From photo to coordinates

When you upload a photo to GeoPin, you get back a set of GPS coordinates — typically within seconds. But behind that simple interaction lies a multi-stage pipeline combining deep learning, high-performance vector search and classical computer vision. Here is how it all works.

Stage 1: Visual embedding with CosPlace

The first step is converting your photo into something a computer can reason about spatially. We use CosPlace, a visual place recognition model developed at the Polytechnic University of Turin, to generate a compact numerical representation of each image.

CosPlace is built on a ResNet-152 backbone — a deep convolutional neural network with 152 layers. The model is trained on a massive dataset of geotagged street-level images and has learned to produce embeddings where images of the same place cluster together in vector space, regardless of changes in lighting, season, weather or camera angle.

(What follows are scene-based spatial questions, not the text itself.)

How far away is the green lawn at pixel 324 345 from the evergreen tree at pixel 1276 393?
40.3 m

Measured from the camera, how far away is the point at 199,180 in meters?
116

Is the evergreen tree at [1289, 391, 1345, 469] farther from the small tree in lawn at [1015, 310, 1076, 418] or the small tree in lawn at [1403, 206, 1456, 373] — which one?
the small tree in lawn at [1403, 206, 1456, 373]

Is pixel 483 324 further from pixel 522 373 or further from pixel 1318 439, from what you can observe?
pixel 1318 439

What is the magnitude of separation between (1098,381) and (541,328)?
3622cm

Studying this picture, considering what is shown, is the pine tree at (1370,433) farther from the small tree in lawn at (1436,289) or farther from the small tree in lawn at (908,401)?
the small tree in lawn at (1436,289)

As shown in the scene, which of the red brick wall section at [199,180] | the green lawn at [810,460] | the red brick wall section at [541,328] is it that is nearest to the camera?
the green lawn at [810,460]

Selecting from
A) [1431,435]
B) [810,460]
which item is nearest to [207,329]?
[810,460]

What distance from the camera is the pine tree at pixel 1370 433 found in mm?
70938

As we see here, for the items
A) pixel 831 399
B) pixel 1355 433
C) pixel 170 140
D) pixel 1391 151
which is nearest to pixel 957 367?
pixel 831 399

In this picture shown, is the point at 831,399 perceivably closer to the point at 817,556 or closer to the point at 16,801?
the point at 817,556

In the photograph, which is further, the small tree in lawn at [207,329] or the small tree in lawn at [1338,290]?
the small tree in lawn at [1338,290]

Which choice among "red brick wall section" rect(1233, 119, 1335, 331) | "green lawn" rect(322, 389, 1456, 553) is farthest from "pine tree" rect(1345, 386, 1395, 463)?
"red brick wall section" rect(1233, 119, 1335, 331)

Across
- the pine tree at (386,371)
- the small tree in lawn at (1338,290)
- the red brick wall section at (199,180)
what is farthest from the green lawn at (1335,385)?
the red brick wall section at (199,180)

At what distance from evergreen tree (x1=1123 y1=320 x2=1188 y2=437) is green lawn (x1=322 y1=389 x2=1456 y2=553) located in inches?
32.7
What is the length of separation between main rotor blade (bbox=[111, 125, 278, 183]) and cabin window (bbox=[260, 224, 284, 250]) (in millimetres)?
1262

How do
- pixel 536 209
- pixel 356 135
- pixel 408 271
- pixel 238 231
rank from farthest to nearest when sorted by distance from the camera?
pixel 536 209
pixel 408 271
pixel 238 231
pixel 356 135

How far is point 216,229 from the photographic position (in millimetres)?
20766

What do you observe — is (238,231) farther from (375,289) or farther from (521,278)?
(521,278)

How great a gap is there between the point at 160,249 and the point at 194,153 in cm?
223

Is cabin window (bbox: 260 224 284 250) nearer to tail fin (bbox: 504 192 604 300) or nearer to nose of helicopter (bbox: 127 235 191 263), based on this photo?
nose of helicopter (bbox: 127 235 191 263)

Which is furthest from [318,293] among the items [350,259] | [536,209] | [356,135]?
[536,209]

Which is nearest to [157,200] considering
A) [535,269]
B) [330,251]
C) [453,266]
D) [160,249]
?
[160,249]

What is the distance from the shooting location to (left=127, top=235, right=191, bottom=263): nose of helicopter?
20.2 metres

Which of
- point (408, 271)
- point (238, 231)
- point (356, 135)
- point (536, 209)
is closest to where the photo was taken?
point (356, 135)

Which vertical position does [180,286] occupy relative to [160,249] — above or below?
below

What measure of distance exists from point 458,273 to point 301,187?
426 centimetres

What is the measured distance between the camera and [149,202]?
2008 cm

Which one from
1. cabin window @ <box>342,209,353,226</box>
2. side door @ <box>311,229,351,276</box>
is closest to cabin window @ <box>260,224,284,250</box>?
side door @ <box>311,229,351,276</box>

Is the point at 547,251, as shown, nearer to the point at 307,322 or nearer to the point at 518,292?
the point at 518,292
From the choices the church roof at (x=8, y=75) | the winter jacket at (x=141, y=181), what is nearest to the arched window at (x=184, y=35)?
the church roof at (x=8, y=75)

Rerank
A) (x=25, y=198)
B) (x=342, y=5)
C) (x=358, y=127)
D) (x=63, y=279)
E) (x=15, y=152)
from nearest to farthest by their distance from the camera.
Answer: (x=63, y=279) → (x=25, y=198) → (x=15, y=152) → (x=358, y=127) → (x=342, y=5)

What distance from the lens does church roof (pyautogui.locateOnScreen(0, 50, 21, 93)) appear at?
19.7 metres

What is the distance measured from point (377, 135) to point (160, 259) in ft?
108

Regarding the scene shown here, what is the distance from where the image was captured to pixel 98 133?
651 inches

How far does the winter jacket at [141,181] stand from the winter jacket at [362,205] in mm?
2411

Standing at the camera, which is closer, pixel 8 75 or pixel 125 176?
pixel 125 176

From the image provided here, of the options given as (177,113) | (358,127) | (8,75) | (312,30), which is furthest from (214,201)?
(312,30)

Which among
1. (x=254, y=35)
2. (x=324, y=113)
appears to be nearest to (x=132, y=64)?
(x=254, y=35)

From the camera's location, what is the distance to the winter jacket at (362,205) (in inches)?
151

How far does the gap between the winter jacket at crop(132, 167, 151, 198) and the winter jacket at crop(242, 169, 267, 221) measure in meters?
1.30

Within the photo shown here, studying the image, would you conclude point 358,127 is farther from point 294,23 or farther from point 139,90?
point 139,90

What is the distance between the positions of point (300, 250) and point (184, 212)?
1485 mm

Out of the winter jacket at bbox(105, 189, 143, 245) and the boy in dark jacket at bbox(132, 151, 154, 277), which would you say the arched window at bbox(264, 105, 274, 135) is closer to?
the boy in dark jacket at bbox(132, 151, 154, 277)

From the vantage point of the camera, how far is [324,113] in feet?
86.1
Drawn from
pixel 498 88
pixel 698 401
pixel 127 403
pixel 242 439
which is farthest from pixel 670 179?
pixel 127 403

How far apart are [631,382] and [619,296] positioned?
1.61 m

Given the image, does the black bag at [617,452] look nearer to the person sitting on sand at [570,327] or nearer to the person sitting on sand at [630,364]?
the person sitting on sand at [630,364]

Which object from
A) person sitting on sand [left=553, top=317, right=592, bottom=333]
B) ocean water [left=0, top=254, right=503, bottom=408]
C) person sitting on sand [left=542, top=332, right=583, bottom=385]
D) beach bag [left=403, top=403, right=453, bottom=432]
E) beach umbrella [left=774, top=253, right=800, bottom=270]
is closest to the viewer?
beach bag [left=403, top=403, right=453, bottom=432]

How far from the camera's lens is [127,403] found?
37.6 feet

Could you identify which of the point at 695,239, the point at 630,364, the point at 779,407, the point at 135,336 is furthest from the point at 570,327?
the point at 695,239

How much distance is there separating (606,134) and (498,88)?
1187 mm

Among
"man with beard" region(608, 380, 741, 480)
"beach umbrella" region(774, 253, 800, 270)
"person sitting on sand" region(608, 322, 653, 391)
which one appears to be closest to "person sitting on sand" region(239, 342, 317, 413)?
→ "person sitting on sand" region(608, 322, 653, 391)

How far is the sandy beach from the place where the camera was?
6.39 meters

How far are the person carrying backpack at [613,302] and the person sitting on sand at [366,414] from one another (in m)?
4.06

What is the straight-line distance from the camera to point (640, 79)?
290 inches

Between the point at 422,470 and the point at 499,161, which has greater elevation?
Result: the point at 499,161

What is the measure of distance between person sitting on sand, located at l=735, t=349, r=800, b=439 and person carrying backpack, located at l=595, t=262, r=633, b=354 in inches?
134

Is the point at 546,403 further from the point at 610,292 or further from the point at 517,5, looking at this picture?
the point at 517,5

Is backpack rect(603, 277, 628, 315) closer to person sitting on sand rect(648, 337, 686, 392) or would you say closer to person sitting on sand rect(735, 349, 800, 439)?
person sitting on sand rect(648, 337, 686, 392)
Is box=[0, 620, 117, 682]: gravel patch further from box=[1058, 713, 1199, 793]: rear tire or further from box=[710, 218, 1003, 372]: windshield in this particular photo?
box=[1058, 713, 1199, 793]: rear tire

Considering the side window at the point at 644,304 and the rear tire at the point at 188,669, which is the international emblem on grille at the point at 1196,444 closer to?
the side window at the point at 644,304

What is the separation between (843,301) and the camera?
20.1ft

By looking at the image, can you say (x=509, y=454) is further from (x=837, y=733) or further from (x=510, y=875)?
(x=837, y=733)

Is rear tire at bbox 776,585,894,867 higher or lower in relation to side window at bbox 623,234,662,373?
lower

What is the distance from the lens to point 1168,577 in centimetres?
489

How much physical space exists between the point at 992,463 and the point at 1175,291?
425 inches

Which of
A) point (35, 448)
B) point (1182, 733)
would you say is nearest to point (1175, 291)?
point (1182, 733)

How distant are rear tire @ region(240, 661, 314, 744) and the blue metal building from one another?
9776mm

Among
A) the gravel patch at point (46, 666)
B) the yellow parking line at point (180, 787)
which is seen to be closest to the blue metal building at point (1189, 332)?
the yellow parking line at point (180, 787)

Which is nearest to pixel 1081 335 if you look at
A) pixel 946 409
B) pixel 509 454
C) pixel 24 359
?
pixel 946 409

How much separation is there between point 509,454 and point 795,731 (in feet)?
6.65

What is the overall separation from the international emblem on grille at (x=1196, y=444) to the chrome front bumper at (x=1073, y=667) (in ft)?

The output is a 512-dimensional vector. Think of it as a fingerprint of the visual scene: two photos taken at the same intersection will have similar fingerprints, even if one was shot on a sunny summer morning and the other on a rainy winter evening.

What makes CosPlace particularly effective is how it is trained. Unlike earlier approaches that required carefully curated image pairs, CosPlace uses a group-based training strategy that organises images by their GPS coordinates. This allows the model to learn robust place representations without the complex mining of positive and negative pairs that plagued earlier visual place recognition systems.

Stage 2: Vector search at scale

Once we have a 512-dimensional embedding for your search photo, we need to find the most similar embeddings in our reference database. This database contains millions of images covering the Netherlands at street level, each pre-processed through the same CosPlace model and stored alongside its known GPS coordinates.

Searching through millions of 512-dimensional vectors for the nearest neighbours sounds computationally expensive — and with a brute-force approach, it would be. This is where approximate nearest neighbour (ANN) search comes in.

We use Cloudflare Vectorize as our vector database. It implements the Hierarchical Navigable Small World (HNSW) algorithm, which builds a multi-layered graph structure over the vectors. Instead of comparing your query against every single reference image, HNSW navigates this graph to quickly locate the approximate nearest neighbours — trading a minimal loss in accuracy for dramatic speed improvements.

The result: from millions of candidates, we retrieve the top-K most visually similar reference images in milliseconds. Each candidate comes with known GPS coordinates, giving us an initial set of location hypotheses.

Stage 3: Re-ranking and filtering

Not all candidates from the vector search are equally reliable. The cosine similarity score between embeddings gives us a global measure of visual resemblance, but it can be misled by scenes that look superficially similar without being the same location. A generic overpass in Amsterdam can look similar to one in Rotterdam at the embedding level.

Before proceeding to the expensive geometric verification, we apply a filtering step. Candidates below a similarity threshold are discarded. We also analyse the spatial distribution of top candidates — if many independent matches cluster in the same geographic area, that is a strong signal, even before verification.

Stage 4: Geometric verification with LightGlue

This is where we move from “these scenes look alike” to “this is the same place.” Geometric verification establishes precise spatial correspondences between the search image and each candidate.

We use LightGlue, a lightweight feature matching model developed by ETH Zurich and Microsoft. The process works as follows:

Keypoint detection. We extract local features (keypoints and their descriptors) from both the search image and the candidate reference image using SuperPoint, a self-supervised keypoint detector. Each keypoint represents a distinctive visual element — a building corner, a texture pattern, the edge of a sign.
Feature matching. LightGlue takes the two sets of keypoints and learns which ones correspond to the same physical point in the scene. Unlike traditional matchers that compare descriptors independently, LightGlue uses attention mechanisms to factor in the global arrangement of keypoints, making it far more robust against viewpoint changes and occlusions.
Geometric consistency check. The matched keypoints must be geometrically consistent — they must satisfy the constraints of projective geometry (the epipolar constraint). We estimate a fundamental matrix using RANSAC and reject matches that do not fit the geometric model. If enough inliers survive this filtering, we have strong evidence that both images show the same physical scene.

The number of verified geometric inliers serves as our confidence score. A match with hundreds of geometrically consistent feature correspondences is almost certainly correct. A match with only a handful of inliers is far less reliable.

Putting it all together

The complete pipeline operates as a funnel:

Millions of reference images are indexed in vector space.
Hundreds of candidates are retrieved via approximate nearest neighbour search.
Dozens survive re-ranking and spatial filtering.
A few pass geometric verification with high confidence.

The final location estimate is derived from the verified matches. When multiple reference images from the same area pass geometric verification, we can triangulate an accurate position. The confidence score reflects both the number of verified matches and the geometric consistency of the evidence.

Why this architecture?

No single stage could do the job alone. Embeddings without verification produce too many false matches. Verification without embeddings is too slow. The combination gives us both speed and accuracy — metre-level precision, typically in under five seconds.